September 28, 2017

GOD IS...

I was tired.  Soggy from the rain.  Hangry for lunch, which had eluded me hours ago.    

Praying for patience, I knocked on my patient's door.  

She was a ninety-four year old woman who had recently relocated from her lifelong home into the tiny bedroom of an assisted living facility.

She greeted me with a smile as bright as sunshine.  My gloomy mood dissolved in the twinkling of her crinkled eyes.  

It was love at first sight.

“I heard you're having some knee pain...?”

“Only if I move!” she chuckled. “But I need to get in shape! I've got a birthday in a few weeks and I'll be doing lots of dancin'!” 

“Are you planning a big celebration?”

“You bet I am! You can't believe how many friends I have! And they ALL come out and bring LOTS of food and we play music and just have the BEST TIME - every year! And after the party is over, I always go home and cry.  Isn't that silly? I can't help it. I think about how much everybody loves me and I can't hold back the tears!” 

“I don't think you're silly.  I think you're a mighty lucky lady." 

“Psssh!  Ain't no such thing as luck, sweetie. Blessed is what I am!  God has blessed me more than I could ever imagine and you know what?!  He just keeps on doing it!  Haha!!” She declared with unbridled joy. 

Blessed?

She's bald.
She's legally blind.
Her hearing is almost gone.
Her hands are deformed with arthritis.
Her every step brings excruciating pain.
She is a widow who has outlived her children.

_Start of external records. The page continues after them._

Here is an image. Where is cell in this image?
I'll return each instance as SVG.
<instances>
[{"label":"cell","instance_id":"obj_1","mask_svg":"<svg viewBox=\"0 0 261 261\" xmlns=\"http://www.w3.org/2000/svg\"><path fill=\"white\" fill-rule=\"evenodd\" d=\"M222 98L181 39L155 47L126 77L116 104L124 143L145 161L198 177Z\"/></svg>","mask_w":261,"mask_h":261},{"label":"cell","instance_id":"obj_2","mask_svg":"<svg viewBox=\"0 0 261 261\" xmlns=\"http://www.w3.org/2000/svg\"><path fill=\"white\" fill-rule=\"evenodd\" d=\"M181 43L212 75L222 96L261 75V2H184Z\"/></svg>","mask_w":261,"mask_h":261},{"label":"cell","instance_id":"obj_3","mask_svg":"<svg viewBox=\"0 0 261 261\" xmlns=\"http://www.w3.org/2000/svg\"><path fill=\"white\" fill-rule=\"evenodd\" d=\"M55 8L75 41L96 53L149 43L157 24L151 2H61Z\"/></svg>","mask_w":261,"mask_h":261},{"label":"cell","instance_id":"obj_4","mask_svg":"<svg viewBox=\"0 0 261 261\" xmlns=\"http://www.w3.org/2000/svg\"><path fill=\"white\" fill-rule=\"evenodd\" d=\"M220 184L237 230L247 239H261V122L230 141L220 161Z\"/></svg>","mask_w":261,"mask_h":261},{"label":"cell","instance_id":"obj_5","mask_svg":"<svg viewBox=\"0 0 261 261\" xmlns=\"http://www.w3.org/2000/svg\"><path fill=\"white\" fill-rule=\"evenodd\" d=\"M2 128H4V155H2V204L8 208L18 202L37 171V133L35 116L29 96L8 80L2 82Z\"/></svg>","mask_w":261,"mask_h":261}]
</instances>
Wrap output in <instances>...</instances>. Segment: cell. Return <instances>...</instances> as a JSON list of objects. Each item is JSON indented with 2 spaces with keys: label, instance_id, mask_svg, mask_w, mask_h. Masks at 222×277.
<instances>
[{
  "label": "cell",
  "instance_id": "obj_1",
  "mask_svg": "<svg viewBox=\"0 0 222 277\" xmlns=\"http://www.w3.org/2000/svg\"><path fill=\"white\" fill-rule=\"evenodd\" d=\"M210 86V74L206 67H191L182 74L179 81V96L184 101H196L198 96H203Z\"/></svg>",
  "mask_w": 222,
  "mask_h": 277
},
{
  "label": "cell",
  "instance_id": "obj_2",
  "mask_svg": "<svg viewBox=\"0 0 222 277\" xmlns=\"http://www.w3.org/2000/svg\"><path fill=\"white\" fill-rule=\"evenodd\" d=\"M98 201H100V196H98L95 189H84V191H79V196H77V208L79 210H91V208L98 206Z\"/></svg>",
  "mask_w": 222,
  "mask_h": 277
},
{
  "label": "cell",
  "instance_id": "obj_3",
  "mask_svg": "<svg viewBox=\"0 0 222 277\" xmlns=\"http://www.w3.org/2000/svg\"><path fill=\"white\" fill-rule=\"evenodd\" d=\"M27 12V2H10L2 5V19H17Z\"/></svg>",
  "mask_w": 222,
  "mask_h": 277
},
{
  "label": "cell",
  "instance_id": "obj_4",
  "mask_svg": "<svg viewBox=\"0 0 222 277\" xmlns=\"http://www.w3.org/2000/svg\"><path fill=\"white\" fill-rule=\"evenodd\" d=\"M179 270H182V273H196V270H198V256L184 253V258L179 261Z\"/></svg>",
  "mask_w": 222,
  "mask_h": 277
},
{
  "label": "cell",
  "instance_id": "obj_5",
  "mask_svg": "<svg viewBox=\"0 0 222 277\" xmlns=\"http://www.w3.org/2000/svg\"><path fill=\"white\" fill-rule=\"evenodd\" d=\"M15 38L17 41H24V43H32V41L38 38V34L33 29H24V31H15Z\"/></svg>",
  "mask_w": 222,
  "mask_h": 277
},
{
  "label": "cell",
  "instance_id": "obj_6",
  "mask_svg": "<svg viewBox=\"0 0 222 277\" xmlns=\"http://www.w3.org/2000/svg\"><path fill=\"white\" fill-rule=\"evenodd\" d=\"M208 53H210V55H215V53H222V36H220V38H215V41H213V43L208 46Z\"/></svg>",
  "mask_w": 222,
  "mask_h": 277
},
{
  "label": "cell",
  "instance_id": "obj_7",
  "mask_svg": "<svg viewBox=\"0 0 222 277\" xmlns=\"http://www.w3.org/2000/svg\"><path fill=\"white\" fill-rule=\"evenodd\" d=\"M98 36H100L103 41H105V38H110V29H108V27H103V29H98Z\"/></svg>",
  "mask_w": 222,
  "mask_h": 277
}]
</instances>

Her doctor wants her to stop walking.  Become wheelchair-bound.

Yet, there she was... overflowing with gratitude for her blessings and asking me to get her dancing again.

* * * * * * * * * * * * * * * * * * * *

It took me a long time to finish my evaluation. I dragged it out as long as I could. I wanted nothing more than to sit at her feet and let the glory of her goodness flow over me for days. 

As I reached to hug her goodbye, I thanked her for brightening my day and told her we would have her dancing like Ginger Rogers before her birthday. 

She replied, “Oh honey, I'm no Ginger. I haven't worn heels in years!” 

                      * * * * * * * * * * * * * * * * * * * *

Y'all, I'm not gonna lie... there aren't enough tricks in my therapy bag to get that sweet, broken lady dancing again. I'm just not that good.

But God is.  

God. Is.  

And He makes my job so much easier.  All I have to do is teach her some quad sets, throw in a few adductor squeezes, fit her with a couple of knee braces, cover her in prayer...

And this.  This is the scripture I am claiming for my dubious dancer...


(Also, I want to grow up to be just like her, mmmkay, God?)